It really does depend on the language. If you compile a scala project with scalac its single threaded so as the project gets larger it just gets slower. Java uses a few threads but doesn't scale out to 8 or so cores. Certain plugins with Maven can help a little with parallel tests and such but its not a language that deals with parallel compilation in general, anything targeting the JVM struggles to get parallel behaviour. C++ compiles do multithread well because the compiles of individual files can be done separately as the files each declare (via header files) what is available. Then at link time these are actually combined and the availability is checked fully, but while this works for c/c++ it doesn't work for many other languages. Erlang for example is another language I saw almost no multithreading on.
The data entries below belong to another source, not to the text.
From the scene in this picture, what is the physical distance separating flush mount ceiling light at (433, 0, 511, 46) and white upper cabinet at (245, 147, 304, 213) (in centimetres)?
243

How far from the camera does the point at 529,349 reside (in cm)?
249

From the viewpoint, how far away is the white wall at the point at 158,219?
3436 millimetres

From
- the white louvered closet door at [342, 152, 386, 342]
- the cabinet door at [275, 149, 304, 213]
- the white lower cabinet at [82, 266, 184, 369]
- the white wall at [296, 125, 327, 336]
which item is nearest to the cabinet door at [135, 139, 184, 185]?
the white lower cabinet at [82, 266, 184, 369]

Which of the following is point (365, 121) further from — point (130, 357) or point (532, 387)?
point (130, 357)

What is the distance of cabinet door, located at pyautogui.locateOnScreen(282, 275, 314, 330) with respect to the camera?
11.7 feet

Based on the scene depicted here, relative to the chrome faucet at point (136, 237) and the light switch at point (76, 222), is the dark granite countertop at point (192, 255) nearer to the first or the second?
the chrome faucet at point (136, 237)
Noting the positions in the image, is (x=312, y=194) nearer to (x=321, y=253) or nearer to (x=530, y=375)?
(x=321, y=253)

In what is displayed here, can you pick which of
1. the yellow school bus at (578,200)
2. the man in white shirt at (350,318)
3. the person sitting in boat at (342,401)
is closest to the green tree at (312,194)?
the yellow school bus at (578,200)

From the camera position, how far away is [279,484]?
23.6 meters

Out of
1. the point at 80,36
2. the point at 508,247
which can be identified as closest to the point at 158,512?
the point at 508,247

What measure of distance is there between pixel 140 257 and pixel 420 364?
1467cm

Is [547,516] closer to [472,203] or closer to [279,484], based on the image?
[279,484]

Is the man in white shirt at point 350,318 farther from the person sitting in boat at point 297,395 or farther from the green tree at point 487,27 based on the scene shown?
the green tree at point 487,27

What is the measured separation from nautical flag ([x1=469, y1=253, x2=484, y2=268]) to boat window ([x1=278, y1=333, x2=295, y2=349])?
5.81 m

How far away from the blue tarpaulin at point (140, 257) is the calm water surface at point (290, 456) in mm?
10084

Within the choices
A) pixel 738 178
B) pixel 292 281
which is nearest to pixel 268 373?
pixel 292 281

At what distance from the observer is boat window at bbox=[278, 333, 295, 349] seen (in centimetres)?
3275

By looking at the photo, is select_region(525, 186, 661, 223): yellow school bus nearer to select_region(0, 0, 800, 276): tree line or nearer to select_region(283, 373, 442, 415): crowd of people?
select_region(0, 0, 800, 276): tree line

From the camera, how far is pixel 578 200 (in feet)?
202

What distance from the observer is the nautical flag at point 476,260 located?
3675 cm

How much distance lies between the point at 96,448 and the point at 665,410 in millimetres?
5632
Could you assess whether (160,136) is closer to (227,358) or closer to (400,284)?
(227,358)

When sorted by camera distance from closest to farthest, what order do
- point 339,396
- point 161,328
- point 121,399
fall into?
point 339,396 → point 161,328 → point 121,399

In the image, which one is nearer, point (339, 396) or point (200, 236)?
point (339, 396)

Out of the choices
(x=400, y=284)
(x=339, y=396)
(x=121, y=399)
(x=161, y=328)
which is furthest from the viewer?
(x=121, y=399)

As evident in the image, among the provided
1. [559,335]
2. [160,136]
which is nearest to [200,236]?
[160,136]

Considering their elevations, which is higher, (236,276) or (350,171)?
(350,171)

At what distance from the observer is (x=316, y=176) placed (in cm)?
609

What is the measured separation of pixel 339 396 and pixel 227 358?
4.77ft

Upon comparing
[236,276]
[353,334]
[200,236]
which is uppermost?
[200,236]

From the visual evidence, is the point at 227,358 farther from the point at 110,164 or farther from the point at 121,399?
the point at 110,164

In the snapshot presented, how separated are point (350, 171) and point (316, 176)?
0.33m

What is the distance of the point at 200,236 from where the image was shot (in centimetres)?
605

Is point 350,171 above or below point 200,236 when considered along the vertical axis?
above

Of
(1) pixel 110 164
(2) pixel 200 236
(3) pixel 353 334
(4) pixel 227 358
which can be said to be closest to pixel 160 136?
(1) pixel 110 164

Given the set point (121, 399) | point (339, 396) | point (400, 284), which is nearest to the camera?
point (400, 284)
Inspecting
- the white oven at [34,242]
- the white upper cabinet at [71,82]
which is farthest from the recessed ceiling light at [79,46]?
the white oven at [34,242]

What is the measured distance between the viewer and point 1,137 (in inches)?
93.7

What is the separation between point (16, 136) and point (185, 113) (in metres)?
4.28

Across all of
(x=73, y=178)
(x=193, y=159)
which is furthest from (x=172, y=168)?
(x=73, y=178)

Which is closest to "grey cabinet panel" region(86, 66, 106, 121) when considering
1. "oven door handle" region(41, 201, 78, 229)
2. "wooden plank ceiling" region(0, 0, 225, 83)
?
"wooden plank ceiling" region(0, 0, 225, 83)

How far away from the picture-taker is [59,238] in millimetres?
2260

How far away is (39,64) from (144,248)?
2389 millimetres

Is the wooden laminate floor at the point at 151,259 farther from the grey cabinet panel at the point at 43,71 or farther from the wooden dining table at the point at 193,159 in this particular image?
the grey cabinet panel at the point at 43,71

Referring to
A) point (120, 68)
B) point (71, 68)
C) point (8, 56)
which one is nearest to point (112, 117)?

Have you ever written a compiler? Its almost all branches. You lexer takes a character/word and then compares it against a list of possibilities to determine its type, then emits that token and the parser will take the token and compare it against all the possibilities it has and choose based on the type of it what direction to take. Basically every character goes through multiple branches in order to determine what it is so that syntax and language semantics can be checked. I have written quite a few compilers and I its a lot of branch code. Optimisers are especially branch heavy, they go through the abstract syntax tree looking for a match for their optimising pattern, which is a lot of comparisons with a no answer and a few yes ones.
Really good branch prediction and prediction calculation really help compilers along. One of the big things that Haswell beefed up was its branch predictor and its cache, two things we would seriously expect to improve a program with a lot of branches. Yet in most games and calculation heavy apps the benefits from Haswell are disappointingly low, <10% the grand majority of the time even with the additional calculation port. In C++ its +25%. If you profile the gcc compiler you'll see the reason, huge numbers of branch mispredictions from the CPU. That is most what compilers do, choose between all the options to work out which byte to emit.
This is the reason we see a 4 core/8 thread Intel CPU beating convincing a 4 module 8 core AMD chip. The AMD ought to win, its got a lot more Integer performance with those 8 integer ALUs substantially more than the Intel CPU, its just not as good at branch prediction and cache performance and it looses out heavily despite its apparent advantage. Compiling is nasty for CPUs, its one of the worst cases of calculation I know of because in and amoungst all those branches you also have some really complicated algorithms going across large amounts of data in RAM. It really uses a very specific set of resources which right now Intel's design is a lot better, basically twice as good as AMD.